Nella loro visione del mondo, non c’è spazio per il «diritto a non migrare»

Quegli "influencer" dei barconi che fanno il tifo contro il governo

Nella loro visione del mondo, non c’è spazio per il «diritto a non migrare». Che poi sarebbe il diritto di restare nella propria patria, almeno quando si può. Sono gli influencer degli sbarchi ad alto rischio. Il tutto in nome dell’internazionalismo dei flussi. E dell’impossibilità di garantirne una gestione equilibrata, controllata, condivisa. L’accostamento tra personaggi dell’arte o dello spettacolo e navi Ong ricorre ormai con regolarità. L’ultimo caso è quello della Louise Michel, imbarcazione di un’Ong finanziata da Banksy, bloccata nel porto di Lampedusa per aver violato il decreto Piantedosi. Il fermo, per la Guardia Costiera, è servito pure a scongiurare «che la stessa prendesse a bordo un numero di persone tale da pregiudicare sia la sua sicurezza che quella delle imbarcazioni di migranti a cui avrebbe prestato soccorso».
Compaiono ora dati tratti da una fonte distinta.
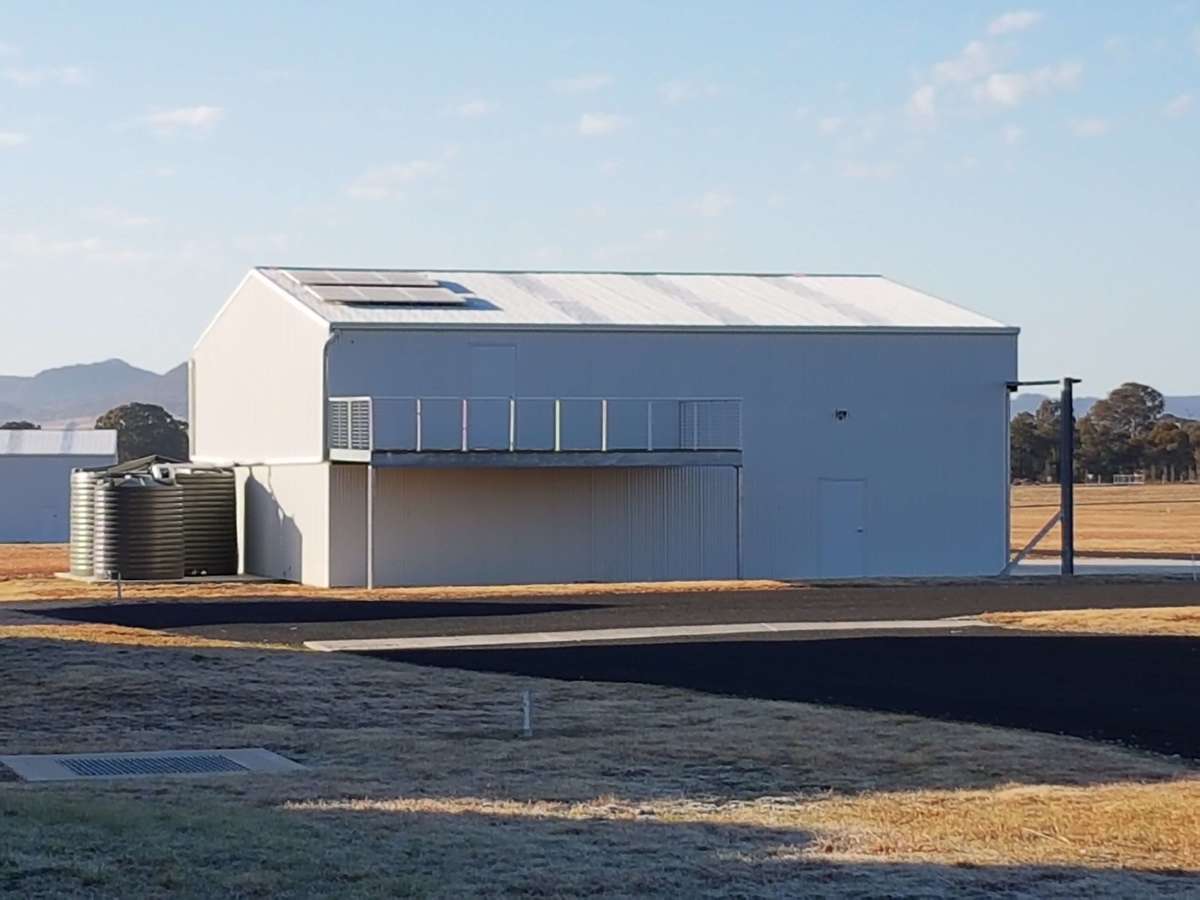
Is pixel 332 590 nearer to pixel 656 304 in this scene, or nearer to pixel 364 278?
pixel 364 278

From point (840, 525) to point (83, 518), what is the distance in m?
16.0

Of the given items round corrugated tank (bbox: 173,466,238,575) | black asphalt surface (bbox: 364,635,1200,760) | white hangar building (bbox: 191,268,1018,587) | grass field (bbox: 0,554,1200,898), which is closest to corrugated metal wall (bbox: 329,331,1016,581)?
white hangar building (bbox: 191,268,1018,587)

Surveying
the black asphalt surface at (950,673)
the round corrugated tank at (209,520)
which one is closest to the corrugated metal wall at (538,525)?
the round corrugated tank at (209,520)

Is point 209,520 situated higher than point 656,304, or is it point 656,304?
point 656,304

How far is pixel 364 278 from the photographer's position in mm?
43875

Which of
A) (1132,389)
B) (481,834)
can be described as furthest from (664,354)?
(1132,389)

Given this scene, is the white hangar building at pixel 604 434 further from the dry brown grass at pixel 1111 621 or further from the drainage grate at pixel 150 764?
the drainage grate at pixel 150 764

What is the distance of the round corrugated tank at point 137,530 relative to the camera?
41.7 m

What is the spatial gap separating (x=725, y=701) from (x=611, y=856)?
8.92m

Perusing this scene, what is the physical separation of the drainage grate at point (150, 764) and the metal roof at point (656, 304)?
25.3 m

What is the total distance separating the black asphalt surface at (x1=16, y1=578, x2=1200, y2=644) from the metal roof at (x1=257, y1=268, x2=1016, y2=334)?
7.04 metres

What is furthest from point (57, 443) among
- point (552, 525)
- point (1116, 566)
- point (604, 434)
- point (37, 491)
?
point (1116, 566)

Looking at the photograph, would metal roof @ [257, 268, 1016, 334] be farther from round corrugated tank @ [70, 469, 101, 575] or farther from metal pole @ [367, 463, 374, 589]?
round corrugated tank @ [70, 469, 101, 575]

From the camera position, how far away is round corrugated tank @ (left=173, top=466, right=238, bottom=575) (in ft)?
144
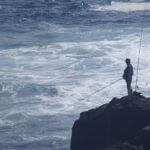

Da che parte risiede la tanto sbandierata umanità? E la vera ideologia è quella di chi ferma queste pratiche o quella di chi vorrebbe continuare a soccorrere ad ogni costo? Tornando agli influencer, chiamati cosi per interpretazione estensiva, l’elenco è lungo. Dalla boutade, per ora solo quella, di Fedez, al finanziamento di Ghali alla Mediterranea Saving Humans, passando per i toni scandalizzati di Richard Ghere sul caso Open Arms. «Ma come? Pensai - dichiarò l’attore al Guardian - .
L’Italia, un Paese cristiano, che criminalizza coloro che cercano di aiutare persone in difficoltà?». L’Italia, un Paese cristiano, che vorrebbe evitare di essere l’unico a occuparsi di un fenomeno globale.

L’Italia, almeno quella di questo governo, che sa che il «prossimo» non è né un like né un capriccio ideologico.